Penderecki, de espaldas a Caffery, con una mano apoyada en un rastrillo, llevaba su acostumbrada chaqueta color tabaco. A su lado, el decrépito incinerador escupía humo. Diecisiete años antes, Penderecki había descubierto que Jack solía rebuscar en su basura llevándose todo lo que podía proporcionarle una pista sobre Ewan. Y desde entonces procedía a hacer lo que se había convertido en un rito: quemar sus desechos y, para asegurarse de que Caffery se enteraba, lo hacía en la parte trasera del jardín, a la vista de todos.

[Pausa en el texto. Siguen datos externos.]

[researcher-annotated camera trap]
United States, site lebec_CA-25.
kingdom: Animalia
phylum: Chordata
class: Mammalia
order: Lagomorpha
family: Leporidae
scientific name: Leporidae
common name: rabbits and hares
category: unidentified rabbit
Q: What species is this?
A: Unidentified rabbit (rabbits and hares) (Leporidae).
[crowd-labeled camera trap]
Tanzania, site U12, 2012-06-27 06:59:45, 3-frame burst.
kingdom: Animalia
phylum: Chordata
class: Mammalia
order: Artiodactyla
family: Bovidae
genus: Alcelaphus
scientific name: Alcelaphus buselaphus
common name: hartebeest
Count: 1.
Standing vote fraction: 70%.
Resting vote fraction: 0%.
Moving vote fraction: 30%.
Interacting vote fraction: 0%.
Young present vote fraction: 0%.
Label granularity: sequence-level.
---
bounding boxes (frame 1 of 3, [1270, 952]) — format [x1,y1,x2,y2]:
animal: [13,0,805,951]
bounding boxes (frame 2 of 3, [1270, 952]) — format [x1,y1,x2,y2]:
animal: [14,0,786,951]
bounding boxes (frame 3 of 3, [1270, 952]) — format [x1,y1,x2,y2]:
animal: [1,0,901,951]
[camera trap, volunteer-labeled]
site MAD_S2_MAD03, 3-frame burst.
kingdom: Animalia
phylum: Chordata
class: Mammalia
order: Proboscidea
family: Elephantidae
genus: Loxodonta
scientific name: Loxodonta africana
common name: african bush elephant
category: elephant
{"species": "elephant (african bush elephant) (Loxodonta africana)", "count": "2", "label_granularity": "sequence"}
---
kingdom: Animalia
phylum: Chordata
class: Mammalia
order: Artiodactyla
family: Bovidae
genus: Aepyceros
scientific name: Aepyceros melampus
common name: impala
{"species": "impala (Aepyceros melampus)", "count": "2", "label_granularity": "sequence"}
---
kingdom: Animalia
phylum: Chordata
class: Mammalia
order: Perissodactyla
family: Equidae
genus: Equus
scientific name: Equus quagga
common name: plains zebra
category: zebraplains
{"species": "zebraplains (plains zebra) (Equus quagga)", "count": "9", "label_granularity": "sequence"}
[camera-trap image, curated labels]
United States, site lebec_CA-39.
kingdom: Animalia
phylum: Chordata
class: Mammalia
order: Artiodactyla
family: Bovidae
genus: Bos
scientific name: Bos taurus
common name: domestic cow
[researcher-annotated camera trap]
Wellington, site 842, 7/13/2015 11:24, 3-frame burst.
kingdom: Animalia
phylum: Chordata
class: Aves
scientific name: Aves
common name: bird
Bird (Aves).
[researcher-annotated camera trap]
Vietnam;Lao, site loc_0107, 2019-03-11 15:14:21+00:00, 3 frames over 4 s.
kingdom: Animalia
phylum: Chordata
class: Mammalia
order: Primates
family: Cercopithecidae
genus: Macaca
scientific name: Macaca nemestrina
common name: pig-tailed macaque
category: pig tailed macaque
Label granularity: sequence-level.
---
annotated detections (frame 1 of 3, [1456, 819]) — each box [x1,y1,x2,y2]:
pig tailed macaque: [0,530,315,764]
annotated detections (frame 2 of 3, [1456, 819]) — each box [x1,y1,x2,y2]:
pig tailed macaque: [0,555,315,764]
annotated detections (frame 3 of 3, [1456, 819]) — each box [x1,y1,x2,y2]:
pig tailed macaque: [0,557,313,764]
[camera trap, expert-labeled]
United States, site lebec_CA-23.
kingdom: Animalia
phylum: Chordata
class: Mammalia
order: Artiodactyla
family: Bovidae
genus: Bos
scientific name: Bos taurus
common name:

Mientras Caffery lo observaba, Penderecki carraspeó, escupió flemas al suelo y se quedó inmóvil sujetando con una mano la tapadera del incinerador, dándose cuenta de la presencia de Jack. Su estudiada pose, sus caderas femeninas, su pelo gris y lacio cubriendo su calva de un rosa brillante… Caffery sintió renacer un odio antiguo y lo arrojó fuera de él como si pudiera golpear a Penderecki a través de los treinta metros que los separaban.

Muy despacio, Penderecki se dio la vuelta para mirarle y sonrió.

La sangre acudió al rostro de Caffery. Rabioso por haber sido descubierto, se apartó de la cerca a grandes zancadas.

Verónica le contemplaba atentamente.

– ¿Qué pasa? -preguntó él-. ¿Por qué me miras así?

En lugar de contestar, ella resopló y frunció el entrecejo.

– ¿Qué pasa? -insistió él. Y de pronto lo recordó: los análisis-.

Dios mío, perdona. -Sacudió la cabeza-. Lo siento. ¿Te han dado los resultados?

– Sí.

– ¿Y?

– Pues me temo que ha vuelto a aparecer. Mi Hodgkins ha regresado. -Sus ojos se entrecerraron y se le demudó el semblante, pero las lágrimas no acudieron a sus ojos.

Caffery se quedó mirándola fijamente. Así que se trataba de eso.

– Ha llamado el doctor Cavendish -explicó ella-. Debo reanudar la quimioterapia. -Se puso el jersey alrededor de los hombros-.